Extracted records:
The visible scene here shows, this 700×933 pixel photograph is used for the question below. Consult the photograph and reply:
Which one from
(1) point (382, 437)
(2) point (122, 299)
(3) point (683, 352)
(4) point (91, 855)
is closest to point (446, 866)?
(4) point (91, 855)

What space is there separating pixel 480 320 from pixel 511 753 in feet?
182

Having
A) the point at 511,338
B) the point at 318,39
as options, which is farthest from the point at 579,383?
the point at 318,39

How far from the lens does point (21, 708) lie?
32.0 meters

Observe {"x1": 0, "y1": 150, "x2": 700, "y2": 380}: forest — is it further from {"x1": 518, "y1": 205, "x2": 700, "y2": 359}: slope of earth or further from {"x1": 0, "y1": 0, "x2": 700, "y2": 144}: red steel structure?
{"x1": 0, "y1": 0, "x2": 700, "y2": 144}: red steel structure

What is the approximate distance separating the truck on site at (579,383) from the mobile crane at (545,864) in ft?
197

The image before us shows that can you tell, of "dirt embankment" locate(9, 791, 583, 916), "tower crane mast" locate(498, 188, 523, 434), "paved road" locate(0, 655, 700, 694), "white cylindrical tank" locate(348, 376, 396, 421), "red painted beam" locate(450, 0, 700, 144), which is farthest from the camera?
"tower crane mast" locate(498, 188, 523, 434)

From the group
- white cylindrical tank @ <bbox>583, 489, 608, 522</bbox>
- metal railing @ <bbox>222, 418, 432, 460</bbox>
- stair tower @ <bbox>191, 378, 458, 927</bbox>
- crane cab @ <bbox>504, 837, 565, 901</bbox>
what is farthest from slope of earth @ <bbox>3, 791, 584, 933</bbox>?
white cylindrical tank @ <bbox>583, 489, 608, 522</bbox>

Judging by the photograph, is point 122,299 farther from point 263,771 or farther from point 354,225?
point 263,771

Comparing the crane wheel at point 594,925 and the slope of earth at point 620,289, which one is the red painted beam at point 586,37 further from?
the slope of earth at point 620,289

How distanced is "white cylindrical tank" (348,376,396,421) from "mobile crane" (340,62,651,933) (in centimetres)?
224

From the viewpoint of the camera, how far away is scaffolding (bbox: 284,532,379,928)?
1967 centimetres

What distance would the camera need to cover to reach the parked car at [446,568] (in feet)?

What you will do: Arrange every line of the material above as a Markdown table with the columns Row and Line, numbering the rows in order and omitting blank lines.

Output of the exercise:
| Row | Line |
|---|---|
| 1 | The visible scene here shows, this 700×933 pixel photograph is used for the question below. Consult the photograph and reply: |
| 2 | Which one from |
| 3 | (1) point (382, 437) |
| 4 | (2) point (122, 299) |
| 5 | (3) point (683, 352) |
| 6 | (4) point (91, 855) |
| 7 | is closest to point (446, 866)? |
| 8 | (4) point (91, 855) |
| 9 | What space is there separating pixel 480 320 from pixel 511 753 in feet? |
| 10 | 182 |
| 11 | Having |
| 12 | A) the point at 511,338 |
| 13 | B) the point at 318,39 |
| 14 | as options, which is farthest from the point at 579,383? |
| 15 | the point at 318,39 |
| 16 | How far from the lens does point (21, 708) lie? |
| 17 | 32.0 meters |
| 18 | Observe {"x1": 0, "y1": 150, "x2": 700, "y2": 380}: forest — is it further from {"x1": 518, "y1": 205, "x2": 700, "y2": 359}: slope of earth or further from {"x1": 0, "y1": 0, "x2": 700, "y2": 144}: red steel structure? |
| 19 | {"x1": 0, "y1": 0, "x2": 700, "y2": 144}: red steel structure |
| 20 | What is the approximate distance separating the truck on site at (579,383) from the mobile crane at (545,864) in ft? |
| 21 | 197 |
| 22 | The image before us shows that can you tell, of "dirt embankment" locate(9, 791, 583, 916), "tower crane mast" locate(498, 188, 523, 434), "paved road" locate(0, 655, 700, 694), "white cylindrical tank" locate(348, 376, 396, 421), "red painted beam" locate(450, 0, 700, 144), which is farthest from the camera? |
| 23 | "tower crane mast" locate(498, 188, 523, 434) |
| 24 | From the group |
| 25 | - white cylindrical tank @ <bbox>583, 489, 608, 522</bbox> |
| 26 | - metal railing @ <bbox>222, 418, 432, 460</bbox> |
| 27 | - stair tower @ <bbox>191, 378, 458, 927</bbox> |
| 28 | - crane cab @ <bbox>504, 837, 565, 901</bbox> |
| 29 | what is farthest from slope of earth @ <bbox>3, 791, 584, 933</bbox>? |
| 30 | white cylindrical tank @ <bbox>583, 489, 608, 522</bbox> |
| 31 | Judging by the photograph, is point 122,299 farther from point 263,771 or farther from point 354,225? |
| 32 | point 263,771 |
| 33 | Comparing the crane wheel at point 594,925 and the slope of earth at point 620,289, which one is the red painted beam at point 586,37 further from? |
| 34 | the slope of earth at point 620,289 |
| 35 | How distanced is "white cylindrical tank" (348,376,396,421) from "mobile crane" (340,62,651,933) (in centimetres)? |
| 36 | 224 |
| 37 | From the viewpoint of the camera, how far away is scaffolding (bbox: 284,532,379,928)? |
| 38 | 1967 centimetres |
| 39 | What distance would the camera need to cover to reach the parked car at [446,568] (in feet)? |